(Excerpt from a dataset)
[Start]

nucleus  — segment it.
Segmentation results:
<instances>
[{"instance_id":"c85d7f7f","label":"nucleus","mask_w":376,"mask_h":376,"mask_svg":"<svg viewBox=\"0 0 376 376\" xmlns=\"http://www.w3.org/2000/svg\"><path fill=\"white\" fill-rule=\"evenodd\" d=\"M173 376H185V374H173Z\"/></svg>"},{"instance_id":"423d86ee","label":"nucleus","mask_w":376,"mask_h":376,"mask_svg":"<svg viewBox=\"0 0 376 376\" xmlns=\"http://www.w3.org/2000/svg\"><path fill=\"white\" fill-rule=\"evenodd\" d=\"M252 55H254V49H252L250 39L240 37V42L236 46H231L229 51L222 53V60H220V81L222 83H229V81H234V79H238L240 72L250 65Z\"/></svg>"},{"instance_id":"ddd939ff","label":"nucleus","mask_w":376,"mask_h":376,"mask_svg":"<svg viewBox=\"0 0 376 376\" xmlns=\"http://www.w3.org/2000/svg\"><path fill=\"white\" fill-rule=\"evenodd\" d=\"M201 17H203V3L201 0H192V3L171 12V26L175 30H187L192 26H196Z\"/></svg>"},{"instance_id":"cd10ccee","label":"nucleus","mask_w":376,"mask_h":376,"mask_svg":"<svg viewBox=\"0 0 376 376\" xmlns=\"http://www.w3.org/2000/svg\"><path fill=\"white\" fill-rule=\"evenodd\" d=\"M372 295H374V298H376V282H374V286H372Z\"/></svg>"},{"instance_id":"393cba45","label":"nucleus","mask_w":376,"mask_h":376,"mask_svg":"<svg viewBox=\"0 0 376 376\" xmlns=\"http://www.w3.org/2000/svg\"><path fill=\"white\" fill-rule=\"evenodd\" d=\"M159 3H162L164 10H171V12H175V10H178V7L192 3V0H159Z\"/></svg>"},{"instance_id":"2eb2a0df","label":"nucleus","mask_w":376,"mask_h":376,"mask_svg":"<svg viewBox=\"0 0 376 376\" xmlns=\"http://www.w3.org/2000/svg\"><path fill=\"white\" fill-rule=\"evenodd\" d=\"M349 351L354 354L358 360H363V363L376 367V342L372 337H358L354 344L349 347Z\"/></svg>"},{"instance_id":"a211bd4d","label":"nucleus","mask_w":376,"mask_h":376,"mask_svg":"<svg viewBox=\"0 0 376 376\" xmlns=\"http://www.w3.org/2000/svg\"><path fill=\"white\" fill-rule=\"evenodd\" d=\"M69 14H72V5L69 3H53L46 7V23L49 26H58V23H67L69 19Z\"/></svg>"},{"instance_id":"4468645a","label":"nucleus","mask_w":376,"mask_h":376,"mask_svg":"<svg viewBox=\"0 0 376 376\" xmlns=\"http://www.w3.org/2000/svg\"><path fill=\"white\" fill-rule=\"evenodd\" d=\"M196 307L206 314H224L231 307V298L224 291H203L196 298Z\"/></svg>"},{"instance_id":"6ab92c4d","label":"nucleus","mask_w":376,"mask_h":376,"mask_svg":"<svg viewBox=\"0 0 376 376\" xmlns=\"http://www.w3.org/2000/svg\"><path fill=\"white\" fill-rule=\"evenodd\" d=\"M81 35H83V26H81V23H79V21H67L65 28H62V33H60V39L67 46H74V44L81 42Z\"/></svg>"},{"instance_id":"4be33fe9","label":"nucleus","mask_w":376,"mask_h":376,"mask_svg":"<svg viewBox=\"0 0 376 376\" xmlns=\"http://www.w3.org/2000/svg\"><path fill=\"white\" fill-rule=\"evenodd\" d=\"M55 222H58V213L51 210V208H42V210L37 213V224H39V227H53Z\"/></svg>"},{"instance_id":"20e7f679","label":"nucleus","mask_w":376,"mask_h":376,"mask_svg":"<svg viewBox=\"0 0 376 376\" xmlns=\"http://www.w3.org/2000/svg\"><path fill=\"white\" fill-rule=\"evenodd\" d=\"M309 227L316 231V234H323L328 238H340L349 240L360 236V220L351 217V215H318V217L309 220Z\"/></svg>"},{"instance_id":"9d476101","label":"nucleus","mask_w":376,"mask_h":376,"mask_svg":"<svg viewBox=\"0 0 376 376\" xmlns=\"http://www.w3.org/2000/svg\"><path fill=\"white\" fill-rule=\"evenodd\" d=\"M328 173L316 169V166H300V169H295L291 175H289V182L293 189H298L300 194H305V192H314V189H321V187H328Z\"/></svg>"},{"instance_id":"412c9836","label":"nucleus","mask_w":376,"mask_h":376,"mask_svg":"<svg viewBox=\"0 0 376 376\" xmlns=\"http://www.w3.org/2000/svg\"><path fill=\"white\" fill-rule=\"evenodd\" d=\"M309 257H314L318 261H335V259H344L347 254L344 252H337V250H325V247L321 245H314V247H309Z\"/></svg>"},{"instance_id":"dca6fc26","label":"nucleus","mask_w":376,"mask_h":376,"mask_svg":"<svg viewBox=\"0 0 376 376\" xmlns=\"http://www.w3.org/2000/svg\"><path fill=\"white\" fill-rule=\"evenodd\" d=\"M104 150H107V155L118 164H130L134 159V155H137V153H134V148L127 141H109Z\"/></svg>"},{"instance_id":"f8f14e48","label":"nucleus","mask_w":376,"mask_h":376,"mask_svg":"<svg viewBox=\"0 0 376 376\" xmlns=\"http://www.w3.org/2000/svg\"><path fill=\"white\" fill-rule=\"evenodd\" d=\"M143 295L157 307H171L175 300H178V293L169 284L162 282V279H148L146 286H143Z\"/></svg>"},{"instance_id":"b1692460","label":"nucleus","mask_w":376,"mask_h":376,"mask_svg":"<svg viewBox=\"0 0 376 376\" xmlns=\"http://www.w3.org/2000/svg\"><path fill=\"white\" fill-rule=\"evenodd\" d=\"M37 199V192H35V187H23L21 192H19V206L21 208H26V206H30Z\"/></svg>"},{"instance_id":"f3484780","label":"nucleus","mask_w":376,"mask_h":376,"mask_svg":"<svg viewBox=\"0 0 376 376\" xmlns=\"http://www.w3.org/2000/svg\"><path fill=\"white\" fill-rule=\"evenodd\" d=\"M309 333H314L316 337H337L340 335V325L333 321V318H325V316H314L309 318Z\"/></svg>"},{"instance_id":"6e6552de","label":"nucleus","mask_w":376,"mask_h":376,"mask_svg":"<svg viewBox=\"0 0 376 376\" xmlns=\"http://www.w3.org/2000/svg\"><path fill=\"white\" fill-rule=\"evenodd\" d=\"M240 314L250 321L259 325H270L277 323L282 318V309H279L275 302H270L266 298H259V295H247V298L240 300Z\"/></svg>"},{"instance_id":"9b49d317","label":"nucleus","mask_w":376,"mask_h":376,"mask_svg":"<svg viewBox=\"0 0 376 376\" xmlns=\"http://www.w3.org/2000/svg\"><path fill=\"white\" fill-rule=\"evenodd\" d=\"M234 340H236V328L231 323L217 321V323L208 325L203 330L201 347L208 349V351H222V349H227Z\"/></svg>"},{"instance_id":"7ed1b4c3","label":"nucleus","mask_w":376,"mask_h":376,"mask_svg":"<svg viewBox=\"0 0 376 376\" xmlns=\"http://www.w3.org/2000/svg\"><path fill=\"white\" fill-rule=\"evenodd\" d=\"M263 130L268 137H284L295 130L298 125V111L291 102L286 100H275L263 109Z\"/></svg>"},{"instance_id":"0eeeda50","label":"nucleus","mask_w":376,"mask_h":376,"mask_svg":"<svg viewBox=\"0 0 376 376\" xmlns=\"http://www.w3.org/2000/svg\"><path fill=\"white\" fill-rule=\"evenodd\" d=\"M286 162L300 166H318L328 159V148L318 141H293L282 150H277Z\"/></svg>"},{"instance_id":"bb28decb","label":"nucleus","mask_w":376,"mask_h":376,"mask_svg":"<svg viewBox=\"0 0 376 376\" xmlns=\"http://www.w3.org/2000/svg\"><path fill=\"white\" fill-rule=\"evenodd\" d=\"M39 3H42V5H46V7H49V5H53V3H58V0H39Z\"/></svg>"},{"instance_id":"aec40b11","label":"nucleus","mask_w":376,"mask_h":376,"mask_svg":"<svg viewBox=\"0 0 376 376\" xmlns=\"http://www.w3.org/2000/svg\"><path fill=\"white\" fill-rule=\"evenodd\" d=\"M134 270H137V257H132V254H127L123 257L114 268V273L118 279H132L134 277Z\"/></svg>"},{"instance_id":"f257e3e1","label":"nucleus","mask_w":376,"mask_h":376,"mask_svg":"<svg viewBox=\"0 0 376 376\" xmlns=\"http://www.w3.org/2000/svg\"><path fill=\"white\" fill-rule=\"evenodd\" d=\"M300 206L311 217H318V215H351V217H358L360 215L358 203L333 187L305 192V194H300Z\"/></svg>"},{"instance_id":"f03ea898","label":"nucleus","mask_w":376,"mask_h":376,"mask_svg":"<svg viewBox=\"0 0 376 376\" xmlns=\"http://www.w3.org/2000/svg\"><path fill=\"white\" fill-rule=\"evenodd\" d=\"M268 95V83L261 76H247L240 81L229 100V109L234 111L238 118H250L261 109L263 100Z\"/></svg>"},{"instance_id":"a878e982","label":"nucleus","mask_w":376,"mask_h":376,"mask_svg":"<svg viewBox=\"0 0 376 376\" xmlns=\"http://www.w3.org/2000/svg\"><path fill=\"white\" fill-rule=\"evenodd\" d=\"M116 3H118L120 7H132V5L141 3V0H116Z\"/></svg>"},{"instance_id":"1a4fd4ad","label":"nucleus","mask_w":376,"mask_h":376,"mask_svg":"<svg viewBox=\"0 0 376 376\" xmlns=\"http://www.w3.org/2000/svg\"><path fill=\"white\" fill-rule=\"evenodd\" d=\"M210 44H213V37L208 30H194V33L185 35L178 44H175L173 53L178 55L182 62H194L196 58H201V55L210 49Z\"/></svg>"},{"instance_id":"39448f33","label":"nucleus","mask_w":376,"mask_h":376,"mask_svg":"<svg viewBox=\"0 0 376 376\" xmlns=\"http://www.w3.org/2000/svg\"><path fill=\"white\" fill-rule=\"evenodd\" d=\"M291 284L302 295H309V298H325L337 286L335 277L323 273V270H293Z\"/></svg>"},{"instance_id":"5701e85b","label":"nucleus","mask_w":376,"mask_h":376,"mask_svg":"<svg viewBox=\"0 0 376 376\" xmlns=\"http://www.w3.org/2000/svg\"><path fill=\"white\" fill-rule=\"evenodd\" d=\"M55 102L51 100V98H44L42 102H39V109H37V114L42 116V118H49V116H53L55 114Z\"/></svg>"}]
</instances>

[End]

_Task to carry out_
Can you output, word for word, the lines of the records from the very first line up to and including the line with "<instances>"?

_Complete answer_
nucleus  — segment it.
Segmentation results:
<instances>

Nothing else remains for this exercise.